**Your task**.
Below is a block of data; give all of it again word for word.

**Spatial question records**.
============
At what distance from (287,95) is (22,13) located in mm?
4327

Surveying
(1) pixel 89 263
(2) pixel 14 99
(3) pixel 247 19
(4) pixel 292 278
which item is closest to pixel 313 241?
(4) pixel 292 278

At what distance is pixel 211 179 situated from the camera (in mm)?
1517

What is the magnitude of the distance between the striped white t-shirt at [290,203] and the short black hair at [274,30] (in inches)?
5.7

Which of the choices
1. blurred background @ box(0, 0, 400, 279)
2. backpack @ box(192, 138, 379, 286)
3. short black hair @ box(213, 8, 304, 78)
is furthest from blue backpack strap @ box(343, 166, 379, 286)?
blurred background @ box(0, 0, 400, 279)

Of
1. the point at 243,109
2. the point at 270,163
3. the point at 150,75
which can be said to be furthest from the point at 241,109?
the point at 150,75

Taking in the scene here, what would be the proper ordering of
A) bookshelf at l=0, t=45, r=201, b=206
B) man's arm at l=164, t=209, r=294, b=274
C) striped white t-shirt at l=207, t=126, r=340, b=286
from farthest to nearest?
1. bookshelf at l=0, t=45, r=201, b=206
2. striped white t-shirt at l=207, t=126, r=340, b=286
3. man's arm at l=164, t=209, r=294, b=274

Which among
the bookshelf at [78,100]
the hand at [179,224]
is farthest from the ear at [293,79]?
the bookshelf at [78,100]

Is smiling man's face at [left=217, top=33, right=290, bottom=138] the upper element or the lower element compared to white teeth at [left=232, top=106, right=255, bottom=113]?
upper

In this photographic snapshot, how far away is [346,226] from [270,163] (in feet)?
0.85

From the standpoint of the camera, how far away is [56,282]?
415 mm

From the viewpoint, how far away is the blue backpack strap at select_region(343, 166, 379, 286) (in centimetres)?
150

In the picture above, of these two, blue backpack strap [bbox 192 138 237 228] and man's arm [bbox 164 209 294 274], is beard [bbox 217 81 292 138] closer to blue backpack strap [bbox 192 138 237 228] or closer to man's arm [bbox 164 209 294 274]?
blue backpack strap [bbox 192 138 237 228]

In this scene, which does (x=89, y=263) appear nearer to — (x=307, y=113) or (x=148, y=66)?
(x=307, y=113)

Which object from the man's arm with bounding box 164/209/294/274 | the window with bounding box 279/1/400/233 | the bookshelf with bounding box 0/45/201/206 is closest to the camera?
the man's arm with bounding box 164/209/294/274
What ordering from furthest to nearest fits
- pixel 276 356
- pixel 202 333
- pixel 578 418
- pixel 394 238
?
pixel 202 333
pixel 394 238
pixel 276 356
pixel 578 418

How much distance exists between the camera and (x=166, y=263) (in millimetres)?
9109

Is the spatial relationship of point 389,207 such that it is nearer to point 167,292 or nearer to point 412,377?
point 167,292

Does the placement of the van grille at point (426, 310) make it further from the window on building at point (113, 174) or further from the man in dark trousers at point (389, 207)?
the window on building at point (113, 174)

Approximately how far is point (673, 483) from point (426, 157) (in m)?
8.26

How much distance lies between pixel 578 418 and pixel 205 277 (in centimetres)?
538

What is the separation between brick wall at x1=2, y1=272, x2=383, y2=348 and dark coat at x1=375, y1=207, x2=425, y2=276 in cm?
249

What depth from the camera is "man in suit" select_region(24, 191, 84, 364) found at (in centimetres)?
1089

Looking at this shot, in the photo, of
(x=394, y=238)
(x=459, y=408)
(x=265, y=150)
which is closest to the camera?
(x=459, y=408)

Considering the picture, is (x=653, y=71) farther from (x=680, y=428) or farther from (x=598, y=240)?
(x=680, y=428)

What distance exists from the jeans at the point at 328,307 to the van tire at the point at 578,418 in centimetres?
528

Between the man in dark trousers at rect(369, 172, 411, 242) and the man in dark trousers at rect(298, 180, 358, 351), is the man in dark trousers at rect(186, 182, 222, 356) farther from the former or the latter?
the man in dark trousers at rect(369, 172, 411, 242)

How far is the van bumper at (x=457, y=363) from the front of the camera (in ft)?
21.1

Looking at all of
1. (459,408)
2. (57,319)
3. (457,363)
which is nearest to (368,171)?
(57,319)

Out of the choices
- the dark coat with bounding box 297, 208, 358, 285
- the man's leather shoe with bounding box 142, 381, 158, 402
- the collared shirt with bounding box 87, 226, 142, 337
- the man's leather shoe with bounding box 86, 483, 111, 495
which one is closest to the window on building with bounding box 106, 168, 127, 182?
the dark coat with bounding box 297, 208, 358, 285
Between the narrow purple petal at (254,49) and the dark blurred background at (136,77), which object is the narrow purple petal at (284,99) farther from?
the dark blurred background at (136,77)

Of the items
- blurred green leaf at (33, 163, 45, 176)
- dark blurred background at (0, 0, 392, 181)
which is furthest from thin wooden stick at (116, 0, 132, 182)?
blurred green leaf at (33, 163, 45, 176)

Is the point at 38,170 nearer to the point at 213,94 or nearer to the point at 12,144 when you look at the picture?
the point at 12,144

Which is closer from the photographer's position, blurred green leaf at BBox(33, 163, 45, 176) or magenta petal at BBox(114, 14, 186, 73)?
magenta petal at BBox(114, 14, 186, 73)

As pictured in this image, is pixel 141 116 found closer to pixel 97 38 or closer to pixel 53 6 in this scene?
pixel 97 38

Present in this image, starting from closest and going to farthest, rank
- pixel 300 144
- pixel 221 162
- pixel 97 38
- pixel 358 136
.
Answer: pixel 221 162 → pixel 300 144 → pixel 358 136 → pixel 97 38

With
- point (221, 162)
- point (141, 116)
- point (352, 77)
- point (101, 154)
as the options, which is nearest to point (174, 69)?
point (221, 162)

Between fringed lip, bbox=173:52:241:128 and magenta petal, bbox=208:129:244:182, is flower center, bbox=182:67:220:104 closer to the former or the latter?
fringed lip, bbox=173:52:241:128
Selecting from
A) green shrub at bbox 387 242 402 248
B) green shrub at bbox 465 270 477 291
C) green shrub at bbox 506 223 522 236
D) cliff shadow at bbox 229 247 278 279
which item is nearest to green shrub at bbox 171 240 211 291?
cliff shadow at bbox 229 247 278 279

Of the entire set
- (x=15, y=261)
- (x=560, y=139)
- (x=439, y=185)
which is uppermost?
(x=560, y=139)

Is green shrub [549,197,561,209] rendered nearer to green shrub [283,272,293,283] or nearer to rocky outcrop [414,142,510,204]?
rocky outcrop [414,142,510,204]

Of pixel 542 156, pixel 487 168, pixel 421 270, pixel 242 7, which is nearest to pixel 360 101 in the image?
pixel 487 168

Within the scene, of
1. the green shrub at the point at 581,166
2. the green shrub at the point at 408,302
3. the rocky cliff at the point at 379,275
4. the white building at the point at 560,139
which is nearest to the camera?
============
**Finished answer**.
At what distance from (287,95) is (22,13) located in mm?
4327

Surveying
(1) pixel 89 263
(2) pixel 14 99
(3) pixel 247 19
(4) pixel 292 278
which item is closest to pixel 313 241?
(4) pixel 292 278

At what distance is pixel 211 179 situated from the camera (in mm)?
1517

What is the magnitude of the distance between the striped white t-shirt at [290,203] and the short black hair at [274,30] (in inches)?
5.7

Which of the choices
1. blurred background @ box(0, 0, 400, 279)
2. backpack @ box(192, 138, 379, 286)
3. short black hair @ box(213, 8, 304, 78)
is furthest from blue backpack strap @ box(343, 166, 379, 286)?
blurred background @ box(0, 0, 400, 279)

Of
1. the point at 243,109
2. the point at 270,163
3. the point at 150,75
which can be said to be furthest from the point at 241,109?
the point at 150,75

Taking in the scene here, what would be the proper ordering of
A) bookshelf at l=0, t=45, r=201, b=206
B) man's arm at l=164, t=209, r=294, b=274
C) striped white t-shirt at l=207, t=126, r=340, b=286
from farthest to nearest?
1. bookshelf at l=0, t=45, r=201, b=206
2. striped white t-shirt at l=207, t=126, r=340, b=286
3. man's arm at l=164, t=209, r=294, b=274

Which among
the bookshelf at [78,100]
the hand at [179,224]
is farthest from the ear at [293,79]?
the bookshelf at [78,100]

Is smiling man's face at [left=217, top=33, right=290, bottom=138] the upper element or the lower element compared to white teeth at [left=232, top=106, right=255, bottom=113]?
upper

In this photographic snapshot, how far away is [346,226] from [270,163] (in feet)?
0.85

From the standpoint of the camera, how far away is [56,282]?
415 mm

From the viewpoint, how far away is the blue backpack strap at select_region(343, 166, 379, 286) (in centimetres)?
150

In the picture above, of these two, blue backpack strap [bbox 192 138 237 228] and man's arm [bbox 164 209 294 274], is beard [bbox 217 81 292 138] closer to blue backpack strap [bbox 192 138 237 228] or closer to man's arm [bbox 164 209 294 274]?
blue backpack strap [bbox 192 138 237 228]

In this scene, which does (x=89, y=263) appear nearer to — (x=307, y=113) or (x=148, y=66)?
(x=307, y=113)

Which object from the man's arm with bounding box 164/209/294/274 | the window with bounding box 279/1/400/233 | the bookshelf with bounding box 0/45/201/206 is closest to the camera?
the man's arm with bounding box 164/209/294/274
What ordering from furthest to nearest fits
- pixel 276 356
- pixel 202 333
- pixel 578 418
- pixel 394 238
?
pixel 202 333
pixel 394 238
pixel 276 356
pixel 578 418

How much distance exists between the camera and (x=166, y=263) (in millimetres)?
9109

Is the spatial relationship of point 389,207 such that it is nearer to point 167,292 or nearer to point 412,377?
point 167,292

Does the placement of the van grille at point (426, 310) make it further from the window on building at point (113, 174) or further from the man in dark trousers at point (389, 207)?
the window on building at point (113, 174)

Approximately how far is point (673, 483) from point (426, 157) (in m)?
8.26

How much distance lies between pixel 578 418 and pixel 205 277 (in centimetres)?
538

What is the separation between brick wall at x1=2, y1=272, x2=383, y2=348 and dark coat at x1=375, y1=207, x2=425, y2=276 in cm?
249

What depth from the camera is "man in suit" select_region(24, 191, 84, 364) found at (in centimetres)?
1089

Looking at this shot, in the photo, of
(x=394, y=238)
(x=459, y=408)
(x=265, y=150)
which is closest to the camera?
(x=459, y=408)

Considering the picture, is (x=653, y=71) farther from (x=680, y=428) or farther from (x=598, y=240)?
(x=680, y=428)

What distance exists from the jeans at the point at 328,307 to the van tire at the point at 578,418 in centimetres?
528

Between the man in dark trousers at rect(369, 172, 411, 242) and the man in dark trousers at rect(298, 180, 358, 351), is the man in dark trousers at rect(186, 182, 222, 356) farther from the former or the latter?
the man in dark trousers at rect(369, 172, 411, 242)

How far is the van bumper at (x=457, y=363) from the front of the camera (in ft)?
21.1

Looking at all of
1. (459,408)
2. (57,319)
3. (457,363)
which is nearest to (368,171)?
(57,319)

Out of the choices
- the dark coat with bounding box 297, 208, 358, 285
- the man's leather shoe with bounding box 142, 381, 158, 402
- the collared shirt with bounding box 87, 226, 142, 337
- the man's leather shoe with bounding box 86, 483, 111, 495
which one is closest to the window on building with bounding box 106, 168, 127, 182?
the dark coat with bounding box 297, 208, 358, 285
Between the narrow purple petal at (254,49) and the dark blurred background at (136,77), which object is the narrow purple petal at (284,99) farther from?
the dark blurred background at (136,77)

Of the items
- blurred green leaf at (33, 163, 45, 176)
- dark blurred background at (0, 0, 392, 181)
which is furthest from thin wooden stick at (116, 0, 132, 182)?
blurred green leaf at (33, 163, 45, 176)

Is the point at 38,170 nearer to the point at 213,94 or nearer to the point at 12,144 when you look at the picture?
the point at 12,144

Which is closer from the photographer's position, blurred green leaf at BBox(33, 163, 45, 176) or magenta petal at BBox(114, 14, 186, 73)?
magenta petal at BBox(114, 14, 186, 73)

As pictured in this image, is pixel 141 116 found closer to pixel 97 38 or closer to pixel 53 6 in this scene?
pixel 97 38

Present in this image, starting from closest and going to farthest, rank
- pixel 300 144
- pixel 221 162
- pixel 97 38
- pixel 358 136
.
Answer: pixel 221 162 → pixel 300 144 → pixel 358 136 → pixel 97 38

With
- point (221, 162)
- point (141, 116)
- point (352, 77)
- point (101, 154)
as the options, which is nearest to point (174, 69)?
point (221, 162)

Between fringed lip, bbox=173:52:241:128 and magenta petal, bbox=208:129:244:182, is flower center, bbox=182:67:220:104 closer to the former or the latter?
fringed lip, bbox=173:52:241:128
Selecting from
A) green shrub at bbox 387 242 402 248
B) green shrub at bbox 465 270 477 291
C) green shrub at bbox 506 223 522 236
D) cliff shadow at bbox 229 247 278 279
which item is nearest to green shrub at bbox 171 240 211 291?
cliff shadow at bbox 229 247 278 279

Of the entire set
- (x=15, y=261)
- (x=560, y=139)
- (x=439, y=185)
which is uppermost?
(x=560, y=139)

Is green shrub [549,197,561,209] rendered nearer to green shrub [283,272,293,283] or nearer to rocky outcrop [414,142,510,204]?
rocky outcrop [414,142,510,204]

Of pixel 542 156, pixel 487 168, pixel 421 270, pixel 242 7, which is nearest to pixel 360 101 in the image?
pixel 487 168

Within the scene, of
1. the green shrub at the point at 581,166
2. the green shrub at the point at 408,302
3. the rocky cliff at the point at 379,275
4. the white building at the point at 560,139
which is nearest to the camera?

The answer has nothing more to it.